▶ DOCUMENT EXCERPT

Adjusting learning period

The default learning period is 24 hours, you can adjust it with this value:

--set nodeAgent.config.maxLearningPeriod=10m

Viewing alerts

The alerts raised by the sensor can be viewed in the stdout of the node agent pod. If you want to view the alerts in a more structured way, we support several exporters:

Prometheus (Alertmanager)

--set nodeAgent.config.alertManagerExporterUrls=localhost:9093 or localhost:9093,localhost:9094

Syslog

--set nodeAgent.config.syslogExporterURL=localhost:514

HTTP

--set nodeAgent.config.httpExporterConfig.url=http://localhost:8080
# Optional
--set nodeAgent.config.httpExporterConfig.maxAlertsPerMinute=1000

STDOUT

--set nodeAgent.config.stdoutExporter=true

Graylog

See here for more details.

▶ DATASET ENTRIES
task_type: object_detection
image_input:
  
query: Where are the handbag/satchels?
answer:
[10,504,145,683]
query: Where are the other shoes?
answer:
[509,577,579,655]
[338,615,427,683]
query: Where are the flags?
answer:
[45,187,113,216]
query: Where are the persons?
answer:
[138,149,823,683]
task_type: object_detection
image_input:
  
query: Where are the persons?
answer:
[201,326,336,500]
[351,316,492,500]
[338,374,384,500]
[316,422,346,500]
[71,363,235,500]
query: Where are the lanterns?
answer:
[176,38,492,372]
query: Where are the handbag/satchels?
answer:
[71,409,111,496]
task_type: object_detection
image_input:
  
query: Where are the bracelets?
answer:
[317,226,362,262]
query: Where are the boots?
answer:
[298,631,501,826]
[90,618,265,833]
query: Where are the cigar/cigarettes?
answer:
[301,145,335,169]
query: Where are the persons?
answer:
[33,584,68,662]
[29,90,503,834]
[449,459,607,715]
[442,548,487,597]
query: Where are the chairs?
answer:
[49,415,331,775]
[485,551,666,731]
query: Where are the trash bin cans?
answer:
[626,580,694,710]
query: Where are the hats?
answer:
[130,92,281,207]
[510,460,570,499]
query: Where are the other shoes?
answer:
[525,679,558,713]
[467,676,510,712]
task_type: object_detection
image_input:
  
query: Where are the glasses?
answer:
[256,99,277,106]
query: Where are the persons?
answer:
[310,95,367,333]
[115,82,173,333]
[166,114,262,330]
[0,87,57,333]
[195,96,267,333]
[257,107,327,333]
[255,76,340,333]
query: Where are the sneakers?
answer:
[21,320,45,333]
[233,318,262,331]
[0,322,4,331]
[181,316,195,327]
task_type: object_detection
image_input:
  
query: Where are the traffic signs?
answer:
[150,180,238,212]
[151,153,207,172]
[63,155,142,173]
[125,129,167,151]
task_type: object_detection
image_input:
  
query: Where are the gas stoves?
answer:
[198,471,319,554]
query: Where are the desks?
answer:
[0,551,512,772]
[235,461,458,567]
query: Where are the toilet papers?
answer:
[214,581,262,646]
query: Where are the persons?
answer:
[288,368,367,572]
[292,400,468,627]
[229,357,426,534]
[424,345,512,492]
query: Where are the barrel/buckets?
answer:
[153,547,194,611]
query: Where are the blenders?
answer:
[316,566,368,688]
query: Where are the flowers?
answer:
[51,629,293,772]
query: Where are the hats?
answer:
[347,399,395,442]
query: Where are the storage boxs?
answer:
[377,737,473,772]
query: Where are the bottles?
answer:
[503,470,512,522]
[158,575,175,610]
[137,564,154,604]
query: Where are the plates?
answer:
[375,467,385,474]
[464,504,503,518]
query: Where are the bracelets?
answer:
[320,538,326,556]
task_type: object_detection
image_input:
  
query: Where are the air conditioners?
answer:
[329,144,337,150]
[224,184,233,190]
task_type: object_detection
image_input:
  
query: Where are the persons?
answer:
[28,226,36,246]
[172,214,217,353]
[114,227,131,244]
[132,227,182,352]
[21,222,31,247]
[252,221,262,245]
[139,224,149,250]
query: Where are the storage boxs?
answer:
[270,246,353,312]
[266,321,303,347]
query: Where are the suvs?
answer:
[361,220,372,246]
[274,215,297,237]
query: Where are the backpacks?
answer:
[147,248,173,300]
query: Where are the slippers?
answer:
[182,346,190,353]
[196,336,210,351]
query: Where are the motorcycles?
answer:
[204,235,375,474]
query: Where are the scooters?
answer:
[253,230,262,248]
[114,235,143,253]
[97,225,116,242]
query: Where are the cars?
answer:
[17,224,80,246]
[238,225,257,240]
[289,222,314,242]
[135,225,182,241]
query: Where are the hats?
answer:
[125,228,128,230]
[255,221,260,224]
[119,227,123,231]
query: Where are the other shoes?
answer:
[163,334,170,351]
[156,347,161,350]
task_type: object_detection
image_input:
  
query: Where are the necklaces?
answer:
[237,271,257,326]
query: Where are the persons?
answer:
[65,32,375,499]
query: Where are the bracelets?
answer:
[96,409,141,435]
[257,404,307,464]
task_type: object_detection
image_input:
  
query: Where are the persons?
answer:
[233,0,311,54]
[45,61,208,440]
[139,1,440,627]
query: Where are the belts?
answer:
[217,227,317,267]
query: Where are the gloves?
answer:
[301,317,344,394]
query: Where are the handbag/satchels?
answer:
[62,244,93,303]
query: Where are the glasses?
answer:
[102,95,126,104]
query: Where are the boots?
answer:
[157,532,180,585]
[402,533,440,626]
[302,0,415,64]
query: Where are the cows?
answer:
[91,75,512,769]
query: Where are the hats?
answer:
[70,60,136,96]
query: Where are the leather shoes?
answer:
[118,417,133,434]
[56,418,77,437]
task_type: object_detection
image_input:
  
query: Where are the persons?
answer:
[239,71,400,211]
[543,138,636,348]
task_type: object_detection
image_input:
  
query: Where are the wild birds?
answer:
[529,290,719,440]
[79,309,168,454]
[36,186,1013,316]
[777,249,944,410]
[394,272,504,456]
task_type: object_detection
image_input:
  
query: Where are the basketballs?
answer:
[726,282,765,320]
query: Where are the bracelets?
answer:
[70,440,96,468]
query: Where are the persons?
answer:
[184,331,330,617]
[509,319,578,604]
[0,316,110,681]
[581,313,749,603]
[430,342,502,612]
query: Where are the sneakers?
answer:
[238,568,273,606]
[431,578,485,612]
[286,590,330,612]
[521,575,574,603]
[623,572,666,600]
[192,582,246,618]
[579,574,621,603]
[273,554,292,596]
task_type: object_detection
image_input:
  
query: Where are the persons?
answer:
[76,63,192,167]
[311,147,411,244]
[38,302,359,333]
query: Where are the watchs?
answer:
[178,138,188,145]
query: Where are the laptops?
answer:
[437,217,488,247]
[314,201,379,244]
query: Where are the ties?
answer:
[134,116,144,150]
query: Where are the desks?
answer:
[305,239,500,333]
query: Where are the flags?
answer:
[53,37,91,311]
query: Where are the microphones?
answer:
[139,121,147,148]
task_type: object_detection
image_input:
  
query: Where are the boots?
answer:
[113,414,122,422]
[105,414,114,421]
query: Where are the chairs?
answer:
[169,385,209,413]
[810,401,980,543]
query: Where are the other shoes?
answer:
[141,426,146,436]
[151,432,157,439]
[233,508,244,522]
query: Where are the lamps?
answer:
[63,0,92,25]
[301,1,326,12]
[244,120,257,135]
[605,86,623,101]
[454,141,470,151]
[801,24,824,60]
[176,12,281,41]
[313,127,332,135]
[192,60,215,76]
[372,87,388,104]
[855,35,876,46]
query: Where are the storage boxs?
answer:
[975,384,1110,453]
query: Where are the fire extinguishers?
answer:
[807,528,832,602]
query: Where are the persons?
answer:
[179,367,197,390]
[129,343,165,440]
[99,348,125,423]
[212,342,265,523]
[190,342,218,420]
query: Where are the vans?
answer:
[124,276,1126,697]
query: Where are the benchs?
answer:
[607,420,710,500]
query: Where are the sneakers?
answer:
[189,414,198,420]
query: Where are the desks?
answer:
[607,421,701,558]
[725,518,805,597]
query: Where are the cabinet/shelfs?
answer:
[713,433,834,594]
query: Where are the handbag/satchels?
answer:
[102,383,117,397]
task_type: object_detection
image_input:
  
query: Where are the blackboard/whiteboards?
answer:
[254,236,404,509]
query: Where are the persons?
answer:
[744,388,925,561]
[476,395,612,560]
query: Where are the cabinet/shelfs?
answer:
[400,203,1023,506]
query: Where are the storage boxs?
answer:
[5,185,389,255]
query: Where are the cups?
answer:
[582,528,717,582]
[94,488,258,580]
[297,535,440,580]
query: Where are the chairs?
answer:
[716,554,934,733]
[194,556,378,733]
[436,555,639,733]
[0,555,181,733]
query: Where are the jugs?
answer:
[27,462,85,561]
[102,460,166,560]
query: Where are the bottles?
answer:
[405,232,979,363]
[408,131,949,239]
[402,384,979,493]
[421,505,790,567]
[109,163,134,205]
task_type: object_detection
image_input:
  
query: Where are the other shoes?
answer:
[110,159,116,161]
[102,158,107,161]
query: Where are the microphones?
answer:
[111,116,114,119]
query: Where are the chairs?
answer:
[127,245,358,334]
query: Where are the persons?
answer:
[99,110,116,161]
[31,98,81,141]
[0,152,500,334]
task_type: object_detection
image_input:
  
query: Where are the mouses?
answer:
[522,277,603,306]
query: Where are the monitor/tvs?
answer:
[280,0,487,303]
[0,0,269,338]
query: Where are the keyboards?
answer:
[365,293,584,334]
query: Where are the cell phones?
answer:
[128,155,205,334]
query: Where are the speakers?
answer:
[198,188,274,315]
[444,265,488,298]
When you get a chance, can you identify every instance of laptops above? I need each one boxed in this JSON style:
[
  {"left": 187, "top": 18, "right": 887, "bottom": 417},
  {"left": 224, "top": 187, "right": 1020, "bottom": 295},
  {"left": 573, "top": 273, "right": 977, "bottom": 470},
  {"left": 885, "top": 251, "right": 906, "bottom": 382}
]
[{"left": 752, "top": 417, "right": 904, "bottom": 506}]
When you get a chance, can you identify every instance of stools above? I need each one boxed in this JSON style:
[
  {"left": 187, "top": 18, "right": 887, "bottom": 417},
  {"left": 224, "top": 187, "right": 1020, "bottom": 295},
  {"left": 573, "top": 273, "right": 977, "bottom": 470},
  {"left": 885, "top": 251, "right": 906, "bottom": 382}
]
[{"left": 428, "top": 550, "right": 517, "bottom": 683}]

▶ EXERCISE OBJECTIVE
Pick up the node agent setup notes above right after their last line, "See here for more details.", and write what comes next.

▶ ANSWER FOR THE TASK
Alert aggregation

When running anomaly detection, the system relies on the fact that normal application behavior was recorded and can be compared to the current state. This means that if something was missed (e.g syscall/file access) during the learning phase, the system will generate many alerts during runtime. To avoid this, we recommend using a learning phase that is long enough to capture all the possible behavior of the application. The default is 24h. In addition, we recommend you to consider disabling the "Unexpected file access" rule or any other anomaly rule (i.e. those that start eith the word 'Unexpected') as long you are not doing any alert aggregation.

Limitations

Linux kernel

The runtime threat detection functionality is based on eBPF, which is currently only implemented on Linux. This feature will not work on Windows. The kernel version on the node must be >= 4.14.